> **Instructions to follow**:
Transcribe the records below exactly.
-- begin --
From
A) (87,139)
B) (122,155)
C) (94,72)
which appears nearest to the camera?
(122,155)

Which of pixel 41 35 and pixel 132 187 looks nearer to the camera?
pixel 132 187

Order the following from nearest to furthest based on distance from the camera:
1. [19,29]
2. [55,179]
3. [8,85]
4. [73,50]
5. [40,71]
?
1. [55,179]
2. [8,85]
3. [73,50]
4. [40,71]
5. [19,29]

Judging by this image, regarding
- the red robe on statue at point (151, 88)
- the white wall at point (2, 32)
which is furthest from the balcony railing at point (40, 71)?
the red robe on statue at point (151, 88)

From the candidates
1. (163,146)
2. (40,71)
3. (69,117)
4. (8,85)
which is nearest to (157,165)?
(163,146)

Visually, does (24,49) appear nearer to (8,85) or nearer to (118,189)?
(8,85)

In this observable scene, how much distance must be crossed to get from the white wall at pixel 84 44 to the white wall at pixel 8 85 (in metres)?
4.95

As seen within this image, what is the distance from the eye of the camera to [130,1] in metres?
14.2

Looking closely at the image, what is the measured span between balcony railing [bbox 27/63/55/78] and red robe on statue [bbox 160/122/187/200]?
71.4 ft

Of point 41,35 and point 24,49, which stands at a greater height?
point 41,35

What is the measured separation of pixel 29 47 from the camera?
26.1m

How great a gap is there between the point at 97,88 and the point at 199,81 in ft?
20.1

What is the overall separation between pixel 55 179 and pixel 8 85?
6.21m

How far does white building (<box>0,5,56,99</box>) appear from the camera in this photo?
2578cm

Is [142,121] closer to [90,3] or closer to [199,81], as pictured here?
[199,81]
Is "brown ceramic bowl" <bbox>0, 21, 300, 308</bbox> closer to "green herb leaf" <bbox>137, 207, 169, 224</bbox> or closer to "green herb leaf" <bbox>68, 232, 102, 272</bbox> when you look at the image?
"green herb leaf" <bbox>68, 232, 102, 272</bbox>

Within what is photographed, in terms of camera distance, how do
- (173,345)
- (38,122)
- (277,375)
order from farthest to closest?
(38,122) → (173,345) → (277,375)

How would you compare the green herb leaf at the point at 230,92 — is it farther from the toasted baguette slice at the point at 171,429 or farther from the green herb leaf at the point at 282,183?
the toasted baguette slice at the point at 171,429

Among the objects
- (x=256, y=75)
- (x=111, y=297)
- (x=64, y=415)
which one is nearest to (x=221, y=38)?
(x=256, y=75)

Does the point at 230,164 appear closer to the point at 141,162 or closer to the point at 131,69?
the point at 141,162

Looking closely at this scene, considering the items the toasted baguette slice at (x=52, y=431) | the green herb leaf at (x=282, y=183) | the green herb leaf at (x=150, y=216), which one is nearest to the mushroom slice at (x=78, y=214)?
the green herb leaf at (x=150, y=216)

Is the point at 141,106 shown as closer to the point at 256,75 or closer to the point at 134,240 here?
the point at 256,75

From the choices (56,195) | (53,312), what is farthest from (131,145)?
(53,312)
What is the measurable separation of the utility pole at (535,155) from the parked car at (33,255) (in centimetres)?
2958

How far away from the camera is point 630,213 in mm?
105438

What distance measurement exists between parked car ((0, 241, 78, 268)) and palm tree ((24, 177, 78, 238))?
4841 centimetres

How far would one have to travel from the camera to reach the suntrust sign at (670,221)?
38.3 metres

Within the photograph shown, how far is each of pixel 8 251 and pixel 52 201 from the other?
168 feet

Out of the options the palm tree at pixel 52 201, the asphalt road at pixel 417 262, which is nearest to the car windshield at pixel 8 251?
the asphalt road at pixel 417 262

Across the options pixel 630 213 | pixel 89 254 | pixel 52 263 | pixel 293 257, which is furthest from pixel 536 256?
-- end --
> **Written response**:
From
A) (87,139)
B) (122,155)
C) (94,72)
which appears nearest to the camera?
(122,155)

Which of pixel 41 35 and pixel 132 187 looks nearer to the camera?
pixel 132 187

Order the following from nearest to furthest based on distance from the camera:
1. [19,29]
2. [55,179]
3. [8,85]
4. [73,50]
5. [40,71]
?
1. [55,179]
2. [8,85]
3. [73,50]
4. [40,71]
5. [19,29]

Judging by this image, regarding
- the red robe on statue at point (151, 88)
- the white wall at point (2, 32)
which is furthest from the balcony railing at point (40, 71)?
the red robe on statue at point (151, 88)

From the candidates
1. (163,146)
2. (40,71)
3. (69,117)
4. (8,85)
which is nearest to (157,165)?
(163,146)

Visually, does (24,49) appear nearer to (8,85) or nearer to (118,189)?
(8,85)

In this observable scene, how much distance must be crossed to get from the white wall at pixel 84 44 to the white wall at pixel 8 85 (in metres)?
4.95

As seen within this image, what is the distance from the eye of the camera to [130,1] in metres?
14.2

Looking closely at the image, what is the measured span between balcony railing [bbox 27/63/55/78] and red robe on statue [bbox 160/122/187/200]?
71.4 ft

Of point 41,35 and point 24,49, which stands at a greater height?
point 41,35

What is the measured separation of pixel 29 47 from the camera?
26.1m

How great a gap is there between the point at 97,88 and the point at 199,81 in ft?
20.1

What is the overall separation between pixel 55 179 and pixel 8 85?
6.21m

How far does white building (<box>0,5,56,99</box>) appear from the camera in this photo?
2578cm

Is [142,121] closer to [90,3] or closer to [199,81], as pictured here?
[199,81]
Is "brown ceramic bowl" <bbox>0, 21, 300, 308</bbox> closer to "green herb leaf" <bbox>137, 207, 169, 224</bbox> or closer to "green herb leaf" <bbox>68, 232, 102, 272</bbox> when you look at the image?
"green herb leaf" <bbox>68, 232, 102, 272</bbox>

Within what is photographed, in terms of camera distance, how do
- (173,345)
- (38,122)
- (277,375)
order from farthest to closest?
(38,122) → (173,345) → (277,375)

How would you compare the green herb leaf at the point at 230,92 — is it farther from the toasted baguette slice at the point at 171,429 or farther from the green herb leaf at the point at 282,183?
the toasted baguette slice at the point at 171,429

Among the objects
- (x=256, y=75)
- (x=111, y=297)
- (x=64, y=415)
which one is nearest to (x=221, y=38)?
(x=256, y=75)

Does the point at 230,164 appear closer to the point at 141,162 or closer to the point at 131,69?
the point at 141,162

Looking closely at this scene, considering the items the toasted baguette slice at (x=52, y=431) | the green herb leaf at (x=282, y=183) | the green herb leaf at (x=150, y=216), which one is nearest to the mushroom slice at (x=78, y=214)?
the green herb leaf at (x=150, y=216)

Is the point at 141,106 shown as closer to the point at 256,75 or closer to the point at 134,240 here?
the point at 256,75

From the choices (56,195) | (53,312), what is farthest from (131,145)?
(53,312)
What is the measurable separation of the utility pole at (535,155) from the parked car at (33,255) (in centimetres)?
2958

How far away from the camera is point 630,213 in mm?
105438

What distance measurement exists between parked car ((0, 241, 78, 268)) and palm tree ((24, 177, 78, 238))?
4841 centimetres

How far would one have to travel from the camera to reach the suntrust sign at (670,221)?
38.3 metres

Within the photograph shown, how far is each of pixel 8 251 and pixel 52 201 from the other?
168 feet

Out of the options the palm tree at pixel 52 201, the asphalt road at pixel 417 262, which is nearest to the car windshield at pixel 8 251?
the asphalt road at pixel 417 262

Across the options pixel 630 213 | pixel 89 254 | pixel 52 263 | pixel 293 257, which is furthest from pixel 536 256?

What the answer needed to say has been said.